[PROVIDED PASSAGE Boundary: Start]
The Human Protein Atlas (HPA) is a Swedish-based program started in 2003 with the aim to map all the human proteins in cells, tissues and organs using integration of various omics technologies, including antibody-based imaging, mass spectrometry-based proteomics, transcriptomics and systems biology. All the data in the knowledge resource is open access to allow scientists both in academia and industry to freely access the data for exploration of the human proteome. In December 2022, version 22 was launched where two new sections, a Human Disease Blood Atlas and a Structure resource section, were introduced, both relying heavily on AI-based prediction modelling and machine learning. 

The resource now includes twelve separate sections with complementary information about all human proteins. All data has been updated on the approximately 5 million individual web pages. The Human Protein Atlas program has already contributed to several thousands of publications in the field of human biology and disease and was selected by the organization ELIXIR as a European core resource due to its fundamental importance for a wider life science community. The HPA consortium is funded by the Knut and Alice Wallenberg Foundation.
[PROVIDED PASSAGE Boundary: End]
[PROVIDED INFORMATION Boundary: Start]
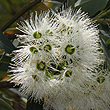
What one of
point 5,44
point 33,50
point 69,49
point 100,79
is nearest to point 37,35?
point 33,50

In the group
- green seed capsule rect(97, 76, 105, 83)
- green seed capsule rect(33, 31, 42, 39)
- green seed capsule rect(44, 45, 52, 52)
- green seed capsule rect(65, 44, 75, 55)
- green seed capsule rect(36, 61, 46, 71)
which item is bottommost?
green seed capsule rect(97, 76, 105, 83)

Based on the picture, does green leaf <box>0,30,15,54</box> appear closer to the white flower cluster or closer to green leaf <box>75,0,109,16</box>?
the white flower cluster

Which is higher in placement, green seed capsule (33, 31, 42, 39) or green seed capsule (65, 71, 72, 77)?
green seed capsule (33, 31, 42, 39)

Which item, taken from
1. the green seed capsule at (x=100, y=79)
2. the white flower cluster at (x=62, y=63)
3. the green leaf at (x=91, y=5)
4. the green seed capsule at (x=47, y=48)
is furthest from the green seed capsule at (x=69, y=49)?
the green leaf at (x=91, y=5)

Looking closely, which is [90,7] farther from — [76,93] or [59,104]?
[59,104]

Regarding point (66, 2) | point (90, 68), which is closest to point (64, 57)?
point (90, 68)

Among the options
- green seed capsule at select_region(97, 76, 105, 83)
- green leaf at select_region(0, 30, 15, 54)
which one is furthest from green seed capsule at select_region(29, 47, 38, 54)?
green seed capsule at select_region(97, 76, 105, 83)

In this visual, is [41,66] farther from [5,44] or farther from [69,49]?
[5,44]

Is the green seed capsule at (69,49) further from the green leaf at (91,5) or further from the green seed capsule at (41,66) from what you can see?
the green leaf at (91,5)
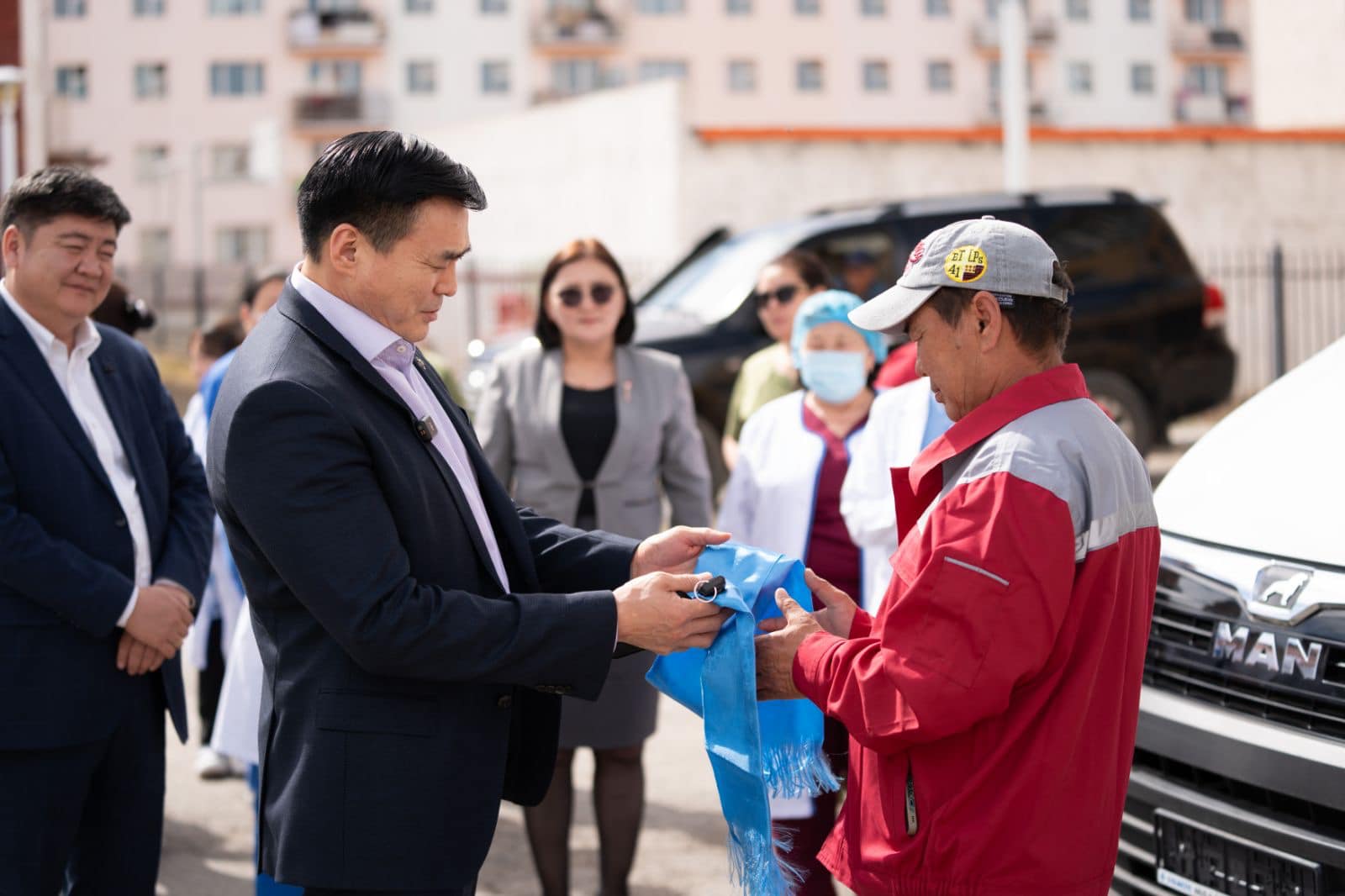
[PROVIDED INFORMATION Boundary: End]
▶ _YOUR ASSIGNMENT_:
Please carry on the passage about the Human Protein Atlas, picking up right after its final sentence.

▶ _RESPONSE TO THIS TASK_:
Twelve sections
The Human Protein Atlas consists of twelve sections:
 The Tissue section of the Human Protein Atlas focuses on the expression profiles in human tissues of genes both on the mRNA and protein level. The protein expression data from 44 normal human tissue types is derived from antibody-based protein profiling using immunohistochemistry. All underlying images of immunohistochemistry stained normal tissues are available together with knowledge-based annotation of protein expression levels.
 The Brain section provides comprehensive spatial profiling of the brain, including overview of protein expression in the mammalian brain based on integration of data from human, pig and mouse. Transcriptomics data combined with affinity-based protein in situ localization down to single cell detail is available in this brain-centric sub atlas of the Human Protein Atlas. The data presented are for human genes and their one-to-one orthologues in pig and mouse. Gene summary pages provide the hierarchical expression landscape form 13 main regions of the brain to individual nuclei and subfields for every protein coding gene. For selected proteins, high content images are available to explore the cellular and subcellular protein distribution. In addition, the Brain section contains lists of genes with elevated expression in one or a group of regions to help the user identify unique protein expression profiles linked to physiology and function.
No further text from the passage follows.